The AWS CLI (Optional)—To interact with HBase using the command line, download and install the latest version of the AWS CLI. For more information, see Installing the AWS Command Line Interface in the AWS Command Line Interface User Guide.
A version of the Amazon EMR CLI that supports HBase
(Optional)—CLI version 2012-06-12 and later. To find out what
version of the CLI you have, run
elastic-mapreduce --version at the
command line. For more information about the Amazon EMR CLI and how to install it,
see the Command Line Interface Reference for Amazon EMR.
If you do not have the latest version of the CLI installed, you can use the
Amazon EMR console to launch HBase clusters.

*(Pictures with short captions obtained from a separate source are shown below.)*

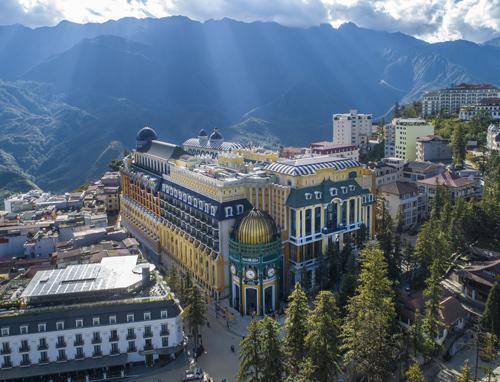 Trong đó, CNN nhận định sự xuất hiện của khách sạn mới nhất và được xếp hạng 5 sao quốc tế đầu tiên đang nâng tầm bộ mặt Sa Pa.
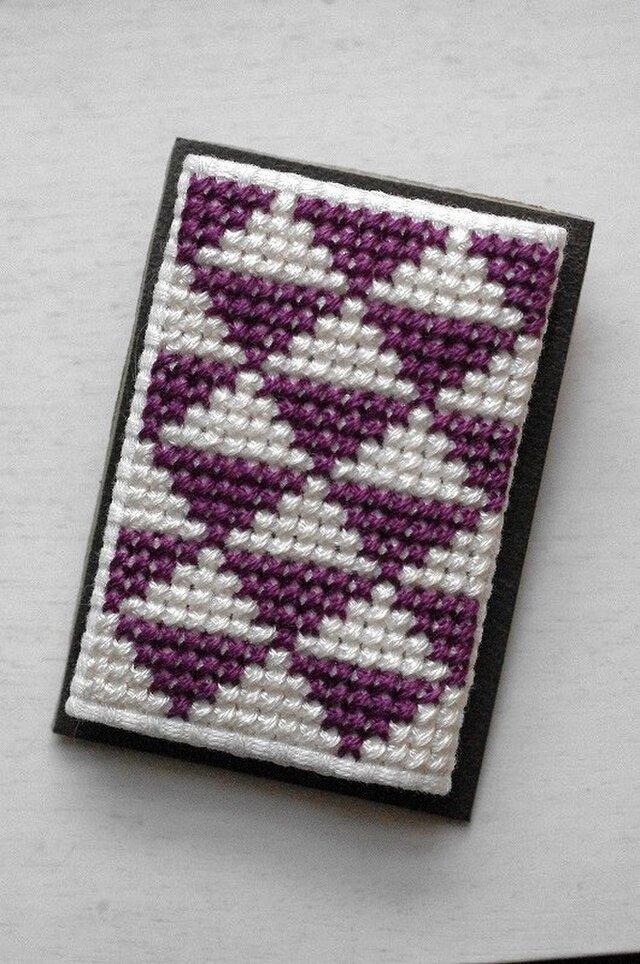 ウロコ / 紫x白の画像1枚目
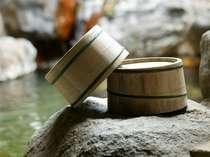 古事記、枕草子にも登場の神の湯・玉造温泉には職人の手造りの桶が似合います。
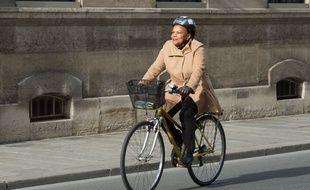 Christiane Taubira à vélo dans Paris, le 23 mars 2014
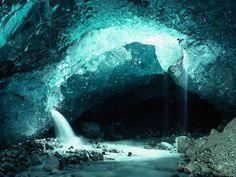 une grotte inondée de lumiere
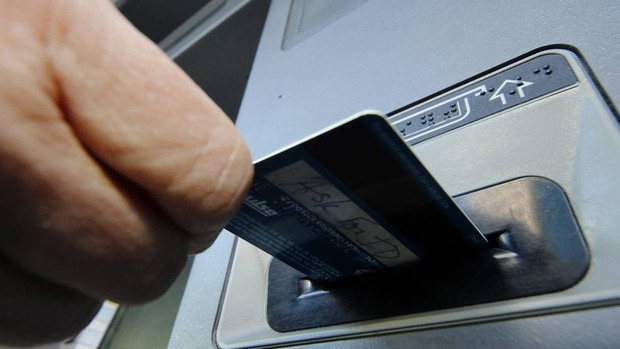 В Алматы мужчина подделывал банковские карточки и снимал деньги с счетов граждан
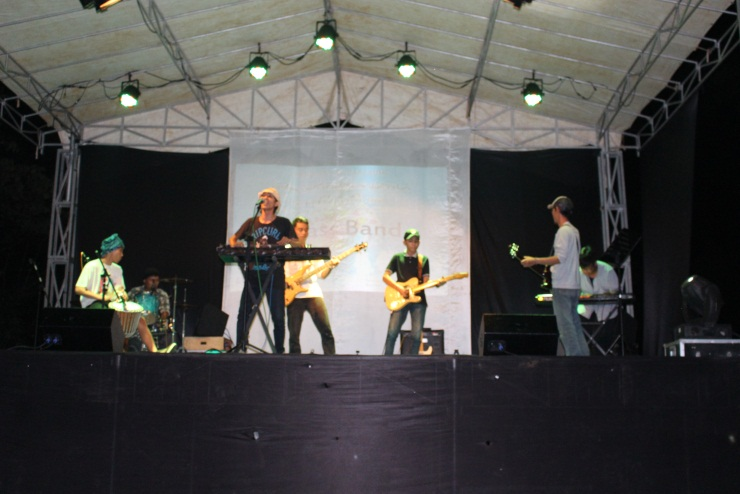 Joged bareng band reggae.. Mass Band!
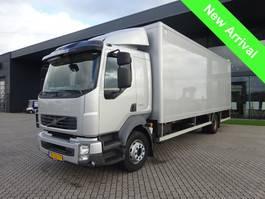 bakwagen vrachtwagen Volvo FL240 Laadklep + Airco 2011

The Amazon EMR CLI is no longer under feature development. Customers are encouraged to use the Amazon EMR commands in the AWS CLI instead.
At least two instances (Optional)—The cluster's master node runs the HBase master server and Zookeeper, and slave nodes run the HBase region servers. For best performance, HBase clusters should run on at least two EC2 instances, but you can run HBase on a single node for evaluation purposes.
Long-running cluster—HBase only runs on long-running clusters. By default, the CLI and Amazon EMR console create long running clusters.
An Amazon EC2 key pair set (Recommended)—To use the Secure Shell (SSH) network protocol to connect with the master node and run HBase shell commands, you must use an Amazon EC2 key pair when you create the cluster.
The correct AMI and Hadoop versions—HBase clusters are currently supported only on Hadoop 20.205 or later.
Ganglia (Optional)—If you want to monitor HBase performance metrics, you can install Ganglia when you create the cluster.
An Amazon S3 bucket for logs (Optional)—The logs for HBase are available on the master node. If you'd like these logs copied to Amazon S3, specify an Amazon S3 bucket to receive log files when you create the cluster.